The second book in the Ruinous Love Trilogy, Leather & Lark, hinges on a marriage of convenience trope, but that kind of undersells the stakes, this is a marriage of safety and sacrifice. Sure, it’s convenient to keep Lachlan and Rowan alive… but there’s more happening here. This book is way more character driven than its predecessor, but not because the characters are necessarily super strongly developed, but because the plot kind of disappears for a while. Action picks up about two years before the end of Butcher & Blackbird with Lachlan and Lark’s first meeting, except they don’t know who they are. She’s killed a man and needs a cleaner, he’s who is dispatched by the company Lark’s stepfather has a contract with. There’s misunderstandings and assumptions made and they part on bad terms which leads to Lachlan’s employer losing Lark’s stepfather’s contract. We then jump a year to the opening of Rowan’s second restaurant, and they meet for real and have an instant attraction, that quickly comes undone as Lark recognizes Lachlan from that night and their mutual distaste overrules their attraction.
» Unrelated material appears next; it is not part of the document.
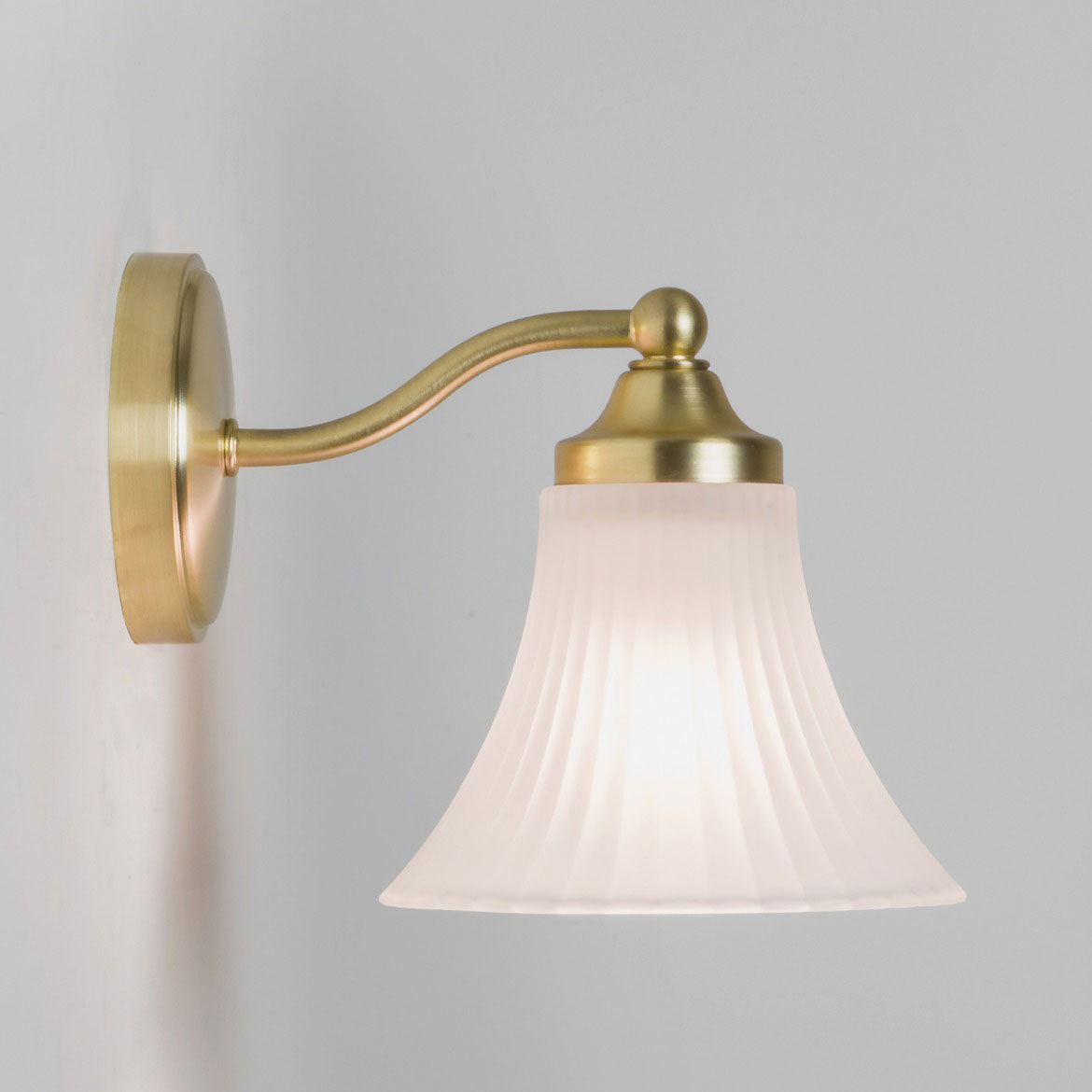 Nena Bathroom Wall Light In Matt Gold With White Opal Glass Bell Shaped Diffuser Ip44 Rated
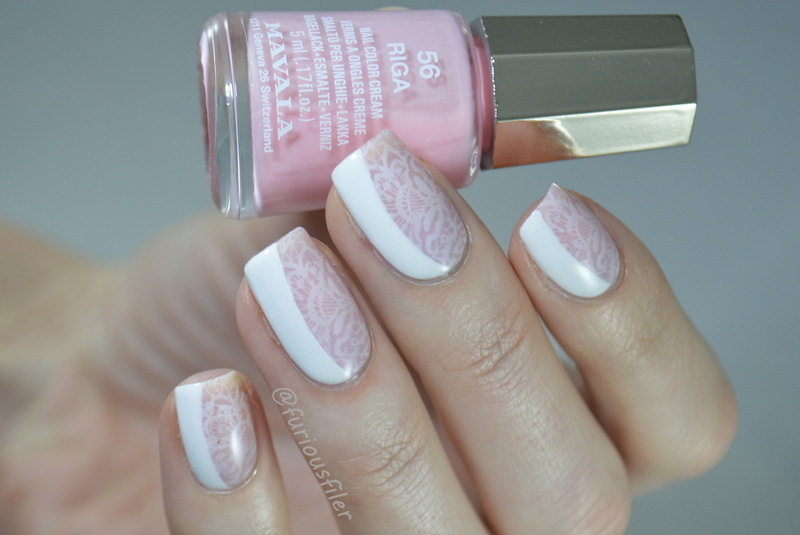 Bridal Side French Manicure  nail art by Furious Filer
Which would be fine, if someone wasn’t murdering members of Lark’s extended family and business circle and Lachlan (and by extension Rowan) is the prime suspect and the only way to keep them safe from her family is to marry him and make them off-limits, at least long enough to solve the mystery of who is actually after her family. Which… should be the heavy plot here – Lachlan and Lark working on figuring out what is going on (which would have mattered more if the big bad was in any way interesting or not noticeable from moment one), and it’s there, it just takes a backseat to a longform grovel by Lachlan that I loved but it affected the way the book was structured.
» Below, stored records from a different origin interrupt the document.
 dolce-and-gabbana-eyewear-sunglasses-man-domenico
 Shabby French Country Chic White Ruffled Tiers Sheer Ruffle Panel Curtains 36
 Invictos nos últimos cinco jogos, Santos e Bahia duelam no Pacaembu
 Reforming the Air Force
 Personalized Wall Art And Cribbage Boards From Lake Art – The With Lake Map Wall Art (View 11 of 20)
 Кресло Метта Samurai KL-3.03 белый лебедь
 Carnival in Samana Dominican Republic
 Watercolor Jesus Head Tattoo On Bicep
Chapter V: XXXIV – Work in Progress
The first half of the book is just uneven in the way Lark and Lachlan are introduced, in the ways in which backstory are spooled out, in the pacing of plot moments (including the POV chapter from the big bad). In Butcher & Blackbird we clearly see the characters interactions building to something. In Leather & Lark it felt like Weaver was relying on our introductions of the characters in the first book to provide a jumpstart to character development, which didn’t work great for me even though I only read the first book four months ago. But once Lachlan recognizes why Lark hates him and embarks on his one-man crusade to make amends things come together in a way that reminded me positively of Butcher & Blackbird. I was, however, unprepared for how long a slow burn this one was, so let me tell you that it is in fact a slow burn. As with B&B I suggest this only to people who are cool with the long list of content warnings it comes with, and even though this one was about a full star less in my estimation than its predecessor I’m still very excited for the third book, Scythe & Sparrow which releases February 2025.
3.5 rounded up.
Bingo Square: Rings, for the aforementioned marriage of convenience plot and all its various fallout, including right up until the epilogue chapter.